* Your instructions: Render the lines of the rows below as a JSON list of strings, one string per line, starting with the line containing "How far is green" and continuing through the final line of the rows, both ends included. Omit blank lines and pictures.

* Material shown:
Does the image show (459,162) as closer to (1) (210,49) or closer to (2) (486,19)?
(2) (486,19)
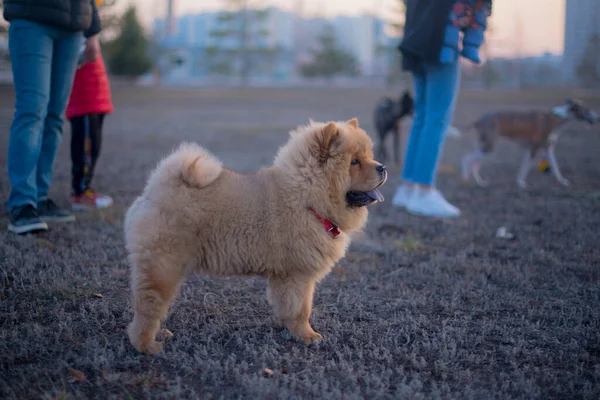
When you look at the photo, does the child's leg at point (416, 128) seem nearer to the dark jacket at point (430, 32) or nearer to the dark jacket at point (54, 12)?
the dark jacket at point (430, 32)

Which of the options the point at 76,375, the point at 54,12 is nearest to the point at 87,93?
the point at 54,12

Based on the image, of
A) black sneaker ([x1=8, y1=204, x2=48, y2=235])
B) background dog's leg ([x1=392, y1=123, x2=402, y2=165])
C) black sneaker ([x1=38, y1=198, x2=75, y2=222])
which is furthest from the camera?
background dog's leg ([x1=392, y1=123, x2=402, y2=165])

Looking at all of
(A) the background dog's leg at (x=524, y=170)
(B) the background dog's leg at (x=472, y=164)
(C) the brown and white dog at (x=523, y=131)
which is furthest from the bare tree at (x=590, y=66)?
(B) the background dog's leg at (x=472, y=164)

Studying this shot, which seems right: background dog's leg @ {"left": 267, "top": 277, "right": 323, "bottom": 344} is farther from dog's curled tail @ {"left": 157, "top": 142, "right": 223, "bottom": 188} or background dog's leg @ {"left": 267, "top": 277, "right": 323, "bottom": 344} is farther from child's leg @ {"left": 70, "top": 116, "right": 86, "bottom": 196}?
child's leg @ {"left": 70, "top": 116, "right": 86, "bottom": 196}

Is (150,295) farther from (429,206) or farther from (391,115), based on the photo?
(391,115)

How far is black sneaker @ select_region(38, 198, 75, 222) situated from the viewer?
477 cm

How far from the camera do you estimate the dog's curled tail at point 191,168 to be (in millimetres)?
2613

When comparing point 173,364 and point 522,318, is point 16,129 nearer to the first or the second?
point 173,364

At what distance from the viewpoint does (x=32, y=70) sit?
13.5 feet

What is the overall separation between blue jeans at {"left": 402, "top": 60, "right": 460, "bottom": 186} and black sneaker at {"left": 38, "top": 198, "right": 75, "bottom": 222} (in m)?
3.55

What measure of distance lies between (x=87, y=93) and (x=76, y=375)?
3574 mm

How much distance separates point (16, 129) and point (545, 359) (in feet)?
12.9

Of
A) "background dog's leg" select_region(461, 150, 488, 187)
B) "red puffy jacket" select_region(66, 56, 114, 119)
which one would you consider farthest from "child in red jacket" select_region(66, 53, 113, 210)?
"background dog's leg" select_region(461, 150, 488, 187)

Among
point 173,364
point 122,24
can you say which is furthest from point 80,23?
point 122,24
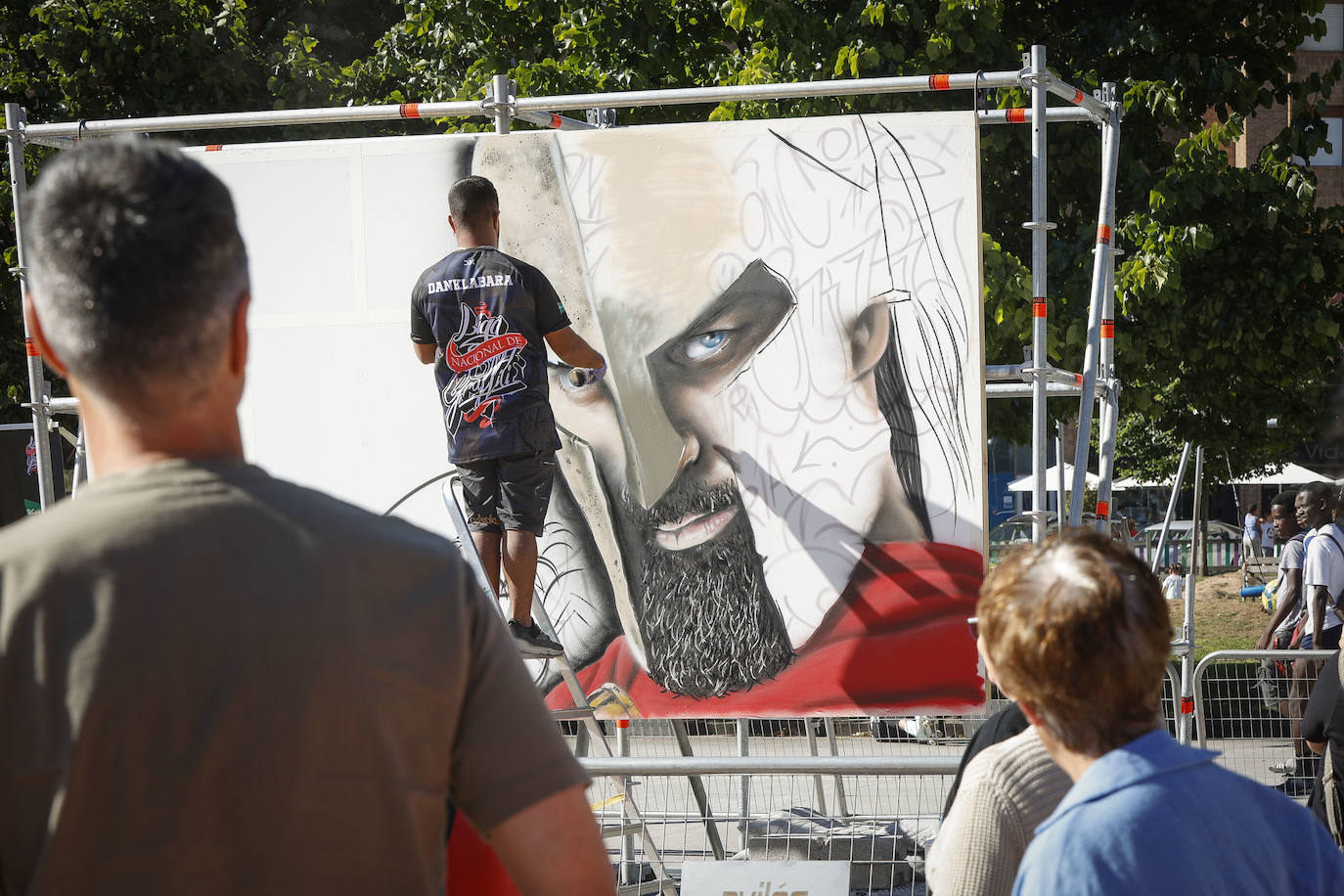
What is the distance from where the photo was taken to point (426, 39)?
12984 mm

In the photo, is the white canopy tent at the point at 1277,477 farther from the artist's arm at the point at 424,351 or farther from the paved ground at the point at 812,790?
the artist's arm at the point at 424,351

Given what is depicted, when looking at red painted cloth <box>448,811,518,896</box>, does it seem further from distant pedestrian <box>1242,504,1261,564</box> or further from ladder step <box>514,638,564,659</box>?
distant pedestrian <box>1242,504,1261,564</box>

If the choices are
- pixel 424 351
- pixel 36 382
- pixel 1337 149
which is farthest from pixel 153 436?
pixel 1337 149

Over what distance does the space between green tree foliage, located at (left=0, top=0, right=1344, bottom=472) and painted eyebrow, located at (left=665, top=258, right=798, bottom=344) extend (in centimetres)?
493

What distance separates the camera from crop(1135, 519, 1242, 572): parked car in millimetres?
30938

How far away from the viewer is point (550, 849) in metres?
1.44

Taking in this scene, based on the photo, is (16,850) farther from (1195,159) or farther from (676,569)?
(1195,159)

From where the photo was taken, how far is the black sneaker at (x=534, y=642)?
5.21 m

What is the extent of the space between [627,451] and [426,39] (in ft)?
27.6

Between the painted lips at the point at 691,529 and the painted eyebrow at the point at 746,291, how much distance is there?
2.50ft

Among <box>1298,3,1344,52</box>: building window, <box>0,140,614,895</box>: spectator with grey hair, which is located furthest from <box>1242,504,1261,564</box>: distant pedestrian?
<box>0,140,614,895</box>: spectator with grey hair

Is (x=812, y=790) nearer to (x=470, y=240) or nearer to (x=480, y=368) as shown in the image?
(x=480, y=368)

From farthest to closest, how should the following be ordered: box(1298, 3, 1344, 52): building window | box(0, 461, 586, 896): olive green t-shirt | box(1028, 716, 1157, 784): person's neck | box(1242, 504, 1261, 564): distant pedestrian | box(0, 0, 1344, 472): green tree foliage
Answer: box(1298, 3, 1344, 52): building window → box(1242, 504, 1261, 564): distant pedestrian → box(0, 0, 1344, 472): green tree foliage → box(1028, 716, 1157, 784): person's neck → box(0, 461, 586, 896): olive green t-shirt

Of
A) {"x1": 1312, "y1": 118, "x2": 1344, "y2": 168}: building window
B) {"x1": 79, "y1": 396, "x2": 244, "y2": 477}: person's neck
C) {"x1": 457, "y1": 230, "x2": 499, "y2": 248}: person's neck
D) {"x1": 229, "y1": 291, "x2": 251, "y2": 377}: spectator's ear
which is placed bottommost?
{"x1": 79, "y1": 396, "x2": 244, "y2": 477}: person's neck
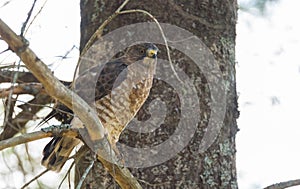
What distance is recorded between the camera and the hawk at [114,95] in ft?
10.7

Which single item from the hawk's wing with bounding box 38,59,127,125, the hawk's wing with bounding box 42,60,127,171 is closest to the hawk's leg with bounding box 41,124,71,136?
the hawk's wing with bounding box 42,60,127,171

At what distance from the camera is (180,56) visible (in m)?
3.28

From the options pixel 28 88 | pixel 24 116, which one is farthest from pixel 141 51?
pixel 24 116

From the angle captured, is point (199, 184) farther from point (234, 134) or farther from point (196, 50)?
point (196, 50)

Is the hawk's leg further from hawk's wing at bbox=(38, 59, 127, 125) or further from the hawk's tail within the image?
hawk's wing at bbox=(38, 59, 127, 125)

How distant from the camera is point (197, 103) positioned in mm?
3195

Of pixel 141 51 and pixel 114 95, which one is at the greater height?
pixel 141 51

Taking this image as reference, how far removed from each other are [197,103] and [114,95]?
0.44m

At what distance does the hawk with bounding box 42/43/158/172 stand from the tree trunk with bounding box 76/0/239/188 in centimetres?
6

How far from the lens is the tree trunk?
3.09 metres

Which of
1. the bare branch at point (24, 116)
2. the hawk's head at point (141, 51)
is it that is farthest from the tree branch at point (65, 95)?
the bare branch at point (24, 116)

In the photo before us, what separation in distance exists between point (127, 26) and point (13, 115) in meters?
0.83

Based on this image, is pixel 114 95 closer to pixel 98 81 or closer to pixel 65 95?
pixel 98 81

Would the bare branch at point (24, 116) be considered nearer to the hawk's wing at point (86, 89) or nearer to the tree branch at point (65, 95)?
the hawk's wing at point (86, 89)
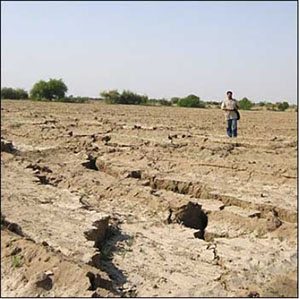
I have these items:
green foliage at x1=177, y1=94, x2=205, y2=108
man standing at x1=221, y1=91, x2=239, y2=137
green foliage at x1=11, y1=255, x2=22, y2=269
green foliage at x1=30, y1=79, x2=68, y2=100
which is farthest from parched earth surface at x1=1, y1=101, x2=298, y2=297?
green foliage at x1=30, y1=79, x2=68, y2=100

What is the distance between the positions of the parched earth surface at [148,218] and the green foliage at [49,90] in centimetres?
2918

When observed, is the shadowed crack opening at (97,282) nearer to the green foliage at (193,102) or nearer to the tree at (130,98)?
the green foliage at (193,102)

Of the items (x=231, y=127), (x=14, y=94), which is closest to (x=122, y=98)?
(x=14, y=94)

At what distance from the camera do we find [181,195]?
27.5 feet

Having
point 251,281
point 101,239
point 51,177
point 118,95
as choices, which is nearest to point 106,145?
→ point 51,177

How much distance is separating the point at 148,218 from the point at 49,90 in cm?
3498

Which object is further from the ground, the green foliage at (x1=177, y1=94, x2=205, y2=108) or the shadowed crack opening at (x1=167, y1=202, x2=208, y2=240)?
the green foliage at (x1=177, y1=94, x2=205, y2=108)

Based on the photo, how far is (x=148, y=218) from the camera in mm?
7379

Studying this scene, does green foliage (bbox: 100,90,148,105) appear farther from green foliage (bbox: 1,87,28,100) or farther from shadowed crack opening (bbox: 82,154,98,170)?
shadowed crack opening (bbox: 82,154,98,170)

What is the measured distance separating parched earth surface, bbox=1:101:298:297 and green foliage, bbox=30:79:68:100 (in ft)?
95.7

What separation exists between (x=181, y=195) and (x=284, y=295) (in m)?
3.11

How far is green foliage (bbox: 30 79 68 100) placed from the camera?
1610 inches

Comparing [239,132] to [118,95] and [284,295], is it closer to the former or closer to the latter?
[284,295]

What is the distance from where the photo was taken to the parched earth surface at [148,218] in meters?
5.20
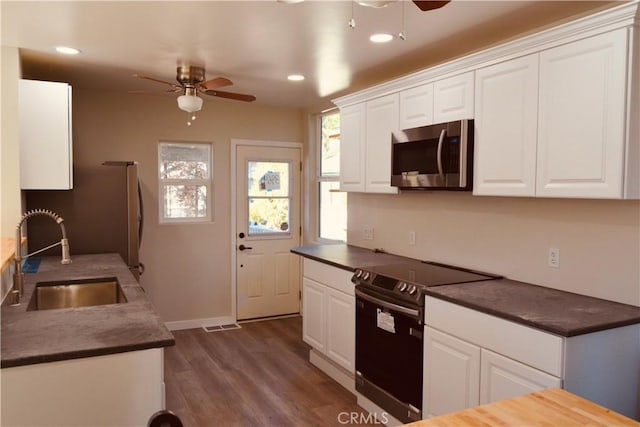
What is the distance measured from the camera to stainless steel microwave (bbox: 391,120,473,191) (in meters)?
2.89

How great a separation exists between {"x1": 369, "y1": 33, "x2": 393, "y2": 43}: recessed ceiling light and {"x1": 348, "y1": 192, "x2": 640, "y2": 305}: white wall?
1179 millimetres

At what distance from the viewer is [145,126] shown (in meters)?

* Answer for the task:
[
  "How far is green foliage (bbox: 30 79 68 100) placed from the camera?",
  "1610 inches",
  "Comparing [239,132] to [118,95] and [284,295], is it closer to the former or closer to the latter?",
  "[284,295]",
  "What is the distance from where the photo was taken to the parched earth surface at [148,218] in meters?",
  "5.20",
  "What is the distance measured from the camera to stainless steel microwave (bbox: 391,120,473,191) (in meters)?",
  "2.89",
  "How great a separation exists between {\"x1\": 369, \"y1\": 33, \"x2\": 393, \"y2\": 43}: recessed ceiling light and {\"x1\": 348, \"y1\": 192, \"x2\": 640, \"y2\": 305}: white wall?",
  "1179 millimetres",
  "At what distance from the viewer is [145,126] shown (in meters)?"
]